# Short exercise
Report each line of the data that contains the string "catalogue", copying every such line in full.

§ §

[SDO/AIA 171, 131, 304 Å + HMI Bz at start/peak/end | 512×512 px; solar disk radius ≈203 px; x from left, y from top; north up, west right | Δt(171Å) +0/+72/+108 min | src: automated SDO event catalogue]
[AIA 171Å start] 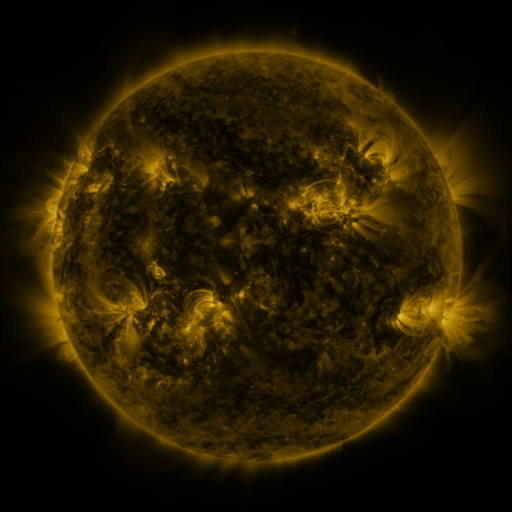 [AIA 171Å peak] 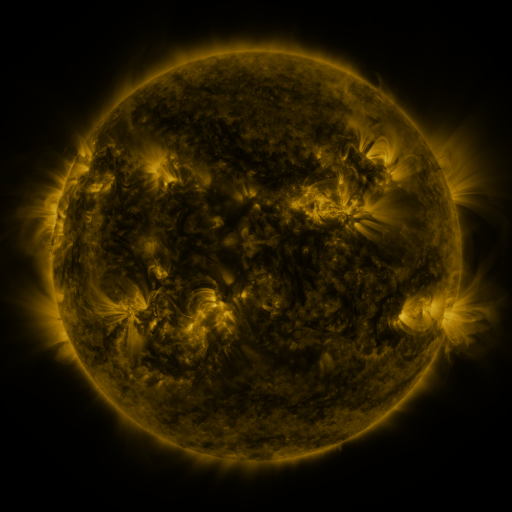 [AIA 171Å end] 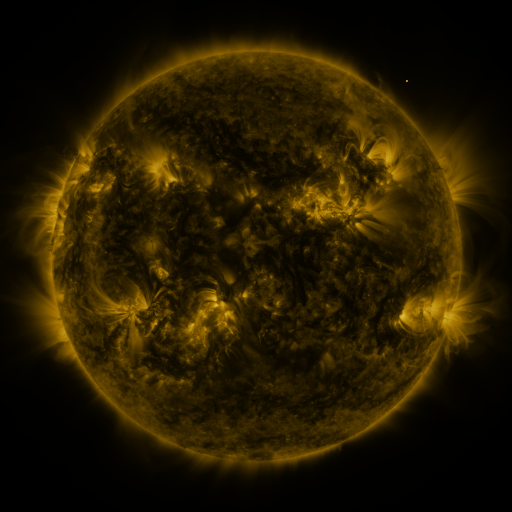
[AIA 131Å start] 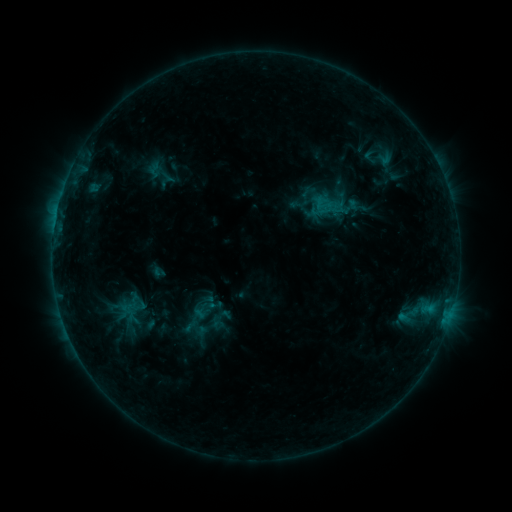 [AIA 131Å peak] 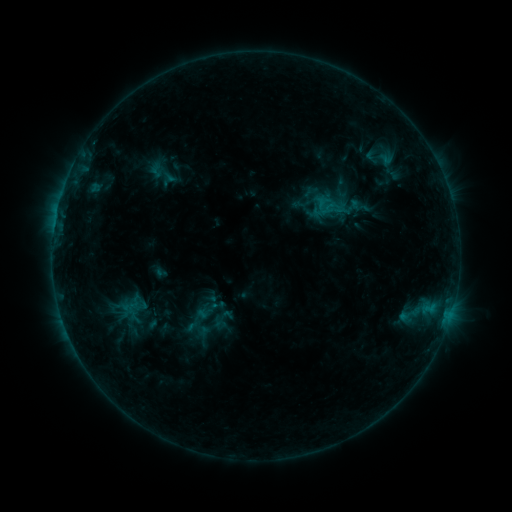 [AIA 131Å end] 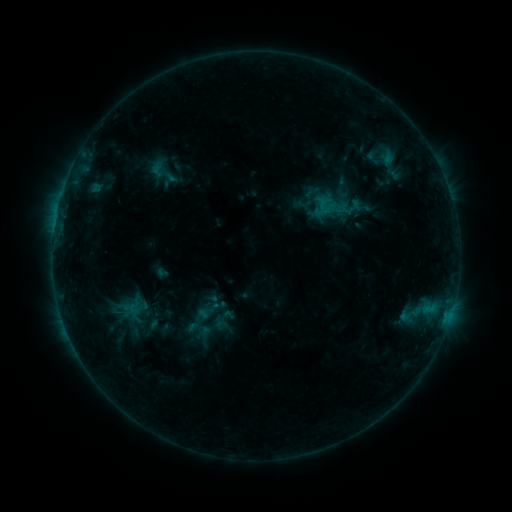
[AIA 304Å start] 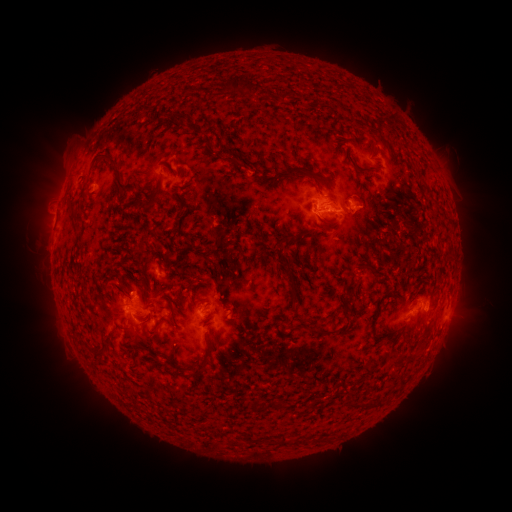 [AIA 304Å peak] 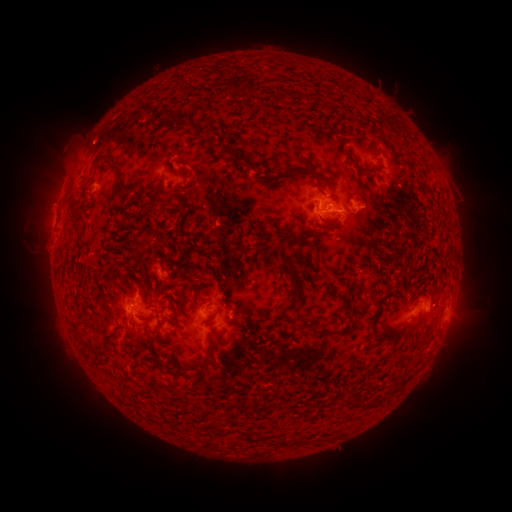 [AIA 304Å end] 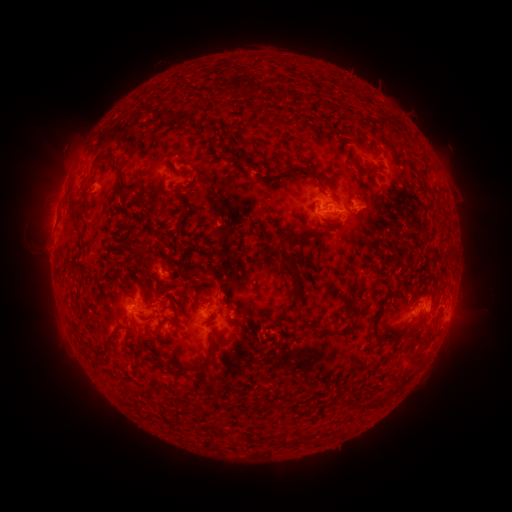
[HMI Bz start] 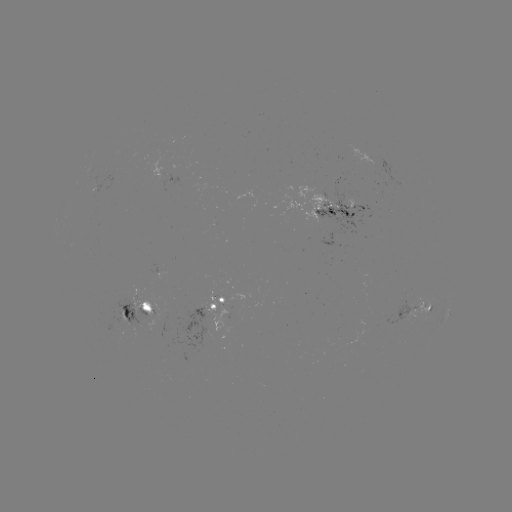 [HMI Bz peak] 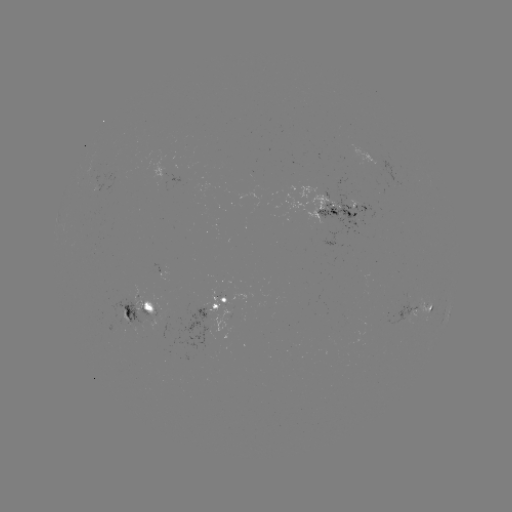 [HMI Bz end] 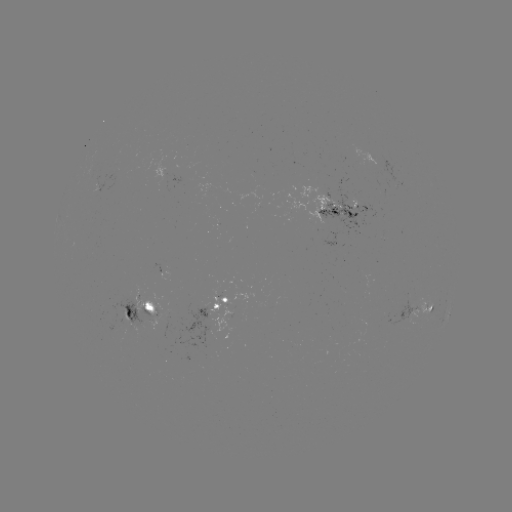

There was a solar emerging-flux region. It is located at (151, 310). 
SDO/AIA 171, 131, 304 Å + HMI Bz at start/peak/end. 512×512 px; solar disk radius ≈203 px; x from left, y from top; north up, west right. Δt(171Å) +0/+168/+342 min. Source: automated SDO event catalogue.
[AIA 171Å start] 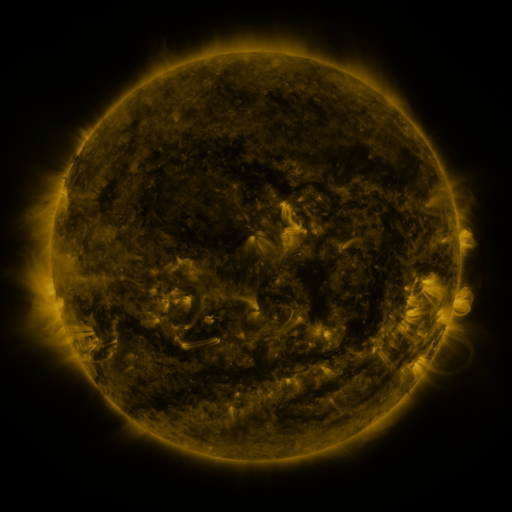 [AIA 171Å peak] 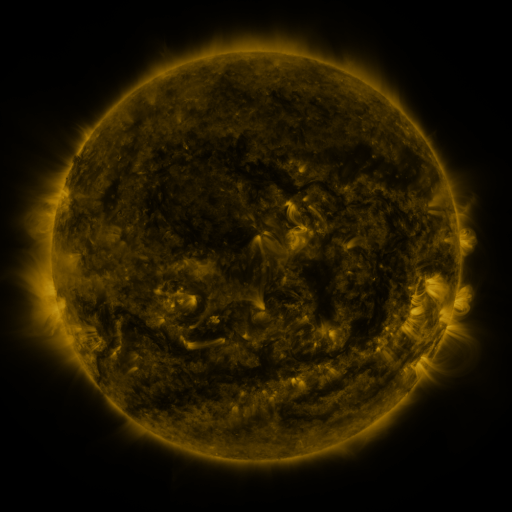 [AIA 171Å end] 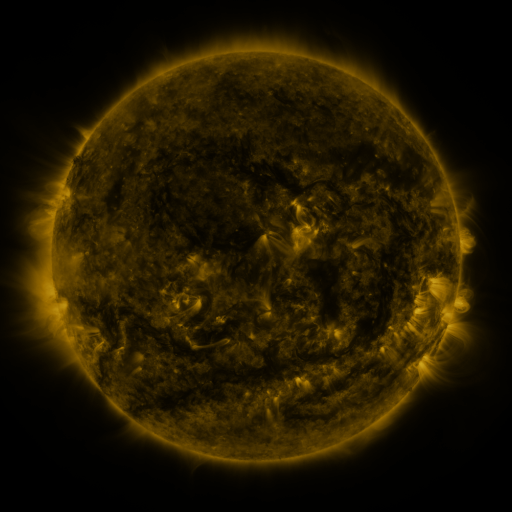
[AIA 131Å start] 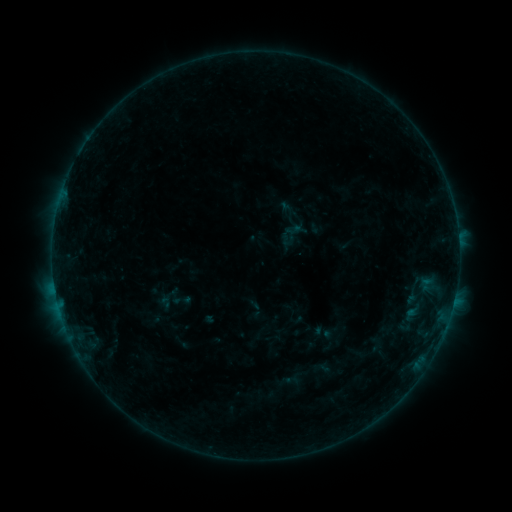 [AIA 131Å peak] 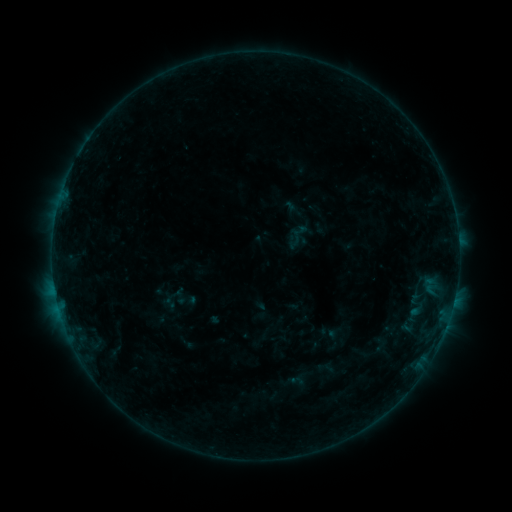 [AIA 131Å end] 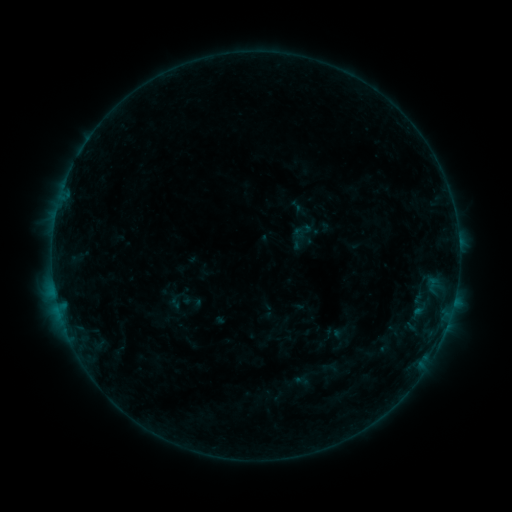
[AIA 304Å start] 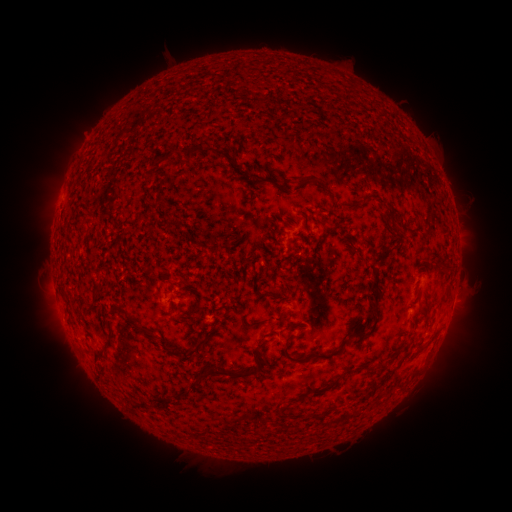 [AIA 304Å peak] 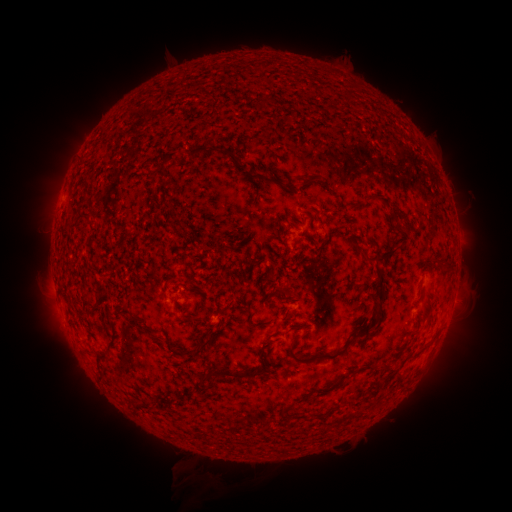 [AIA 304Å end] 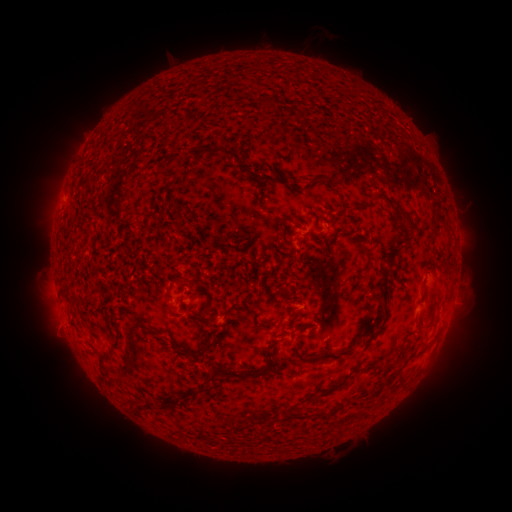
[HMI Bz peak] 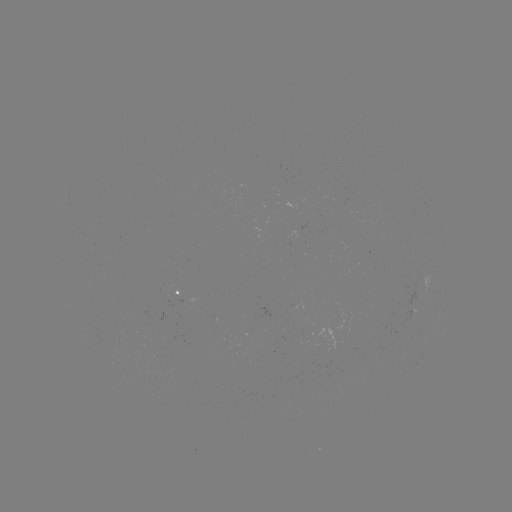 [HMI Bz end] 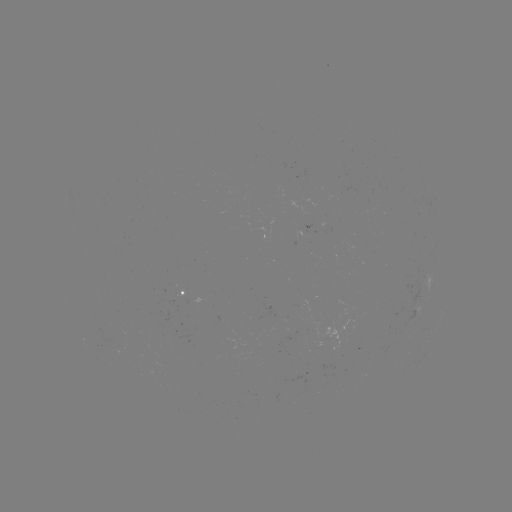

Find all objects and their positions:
filament eruption: (229, 461)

§ §

# Result
[SDO/AIA 171, 131, 304 Å + HMI Bz at start/peak/end | 512×512 px; solar disk radius ≈203 px; x from left, y from top; north up, west right | Δt(171Å) +0/+72/+108 min | src: automated SDO event catalogue]
SDO/AIA 171, 131, 304 Å + HMI Bz at start/peak/end. 512×512 px; solar disk radius ≈203 px; x from left, y from top; north up, west right. Δt(171Å) +0/+168/+342 min. Source: automated SDO event catalogue.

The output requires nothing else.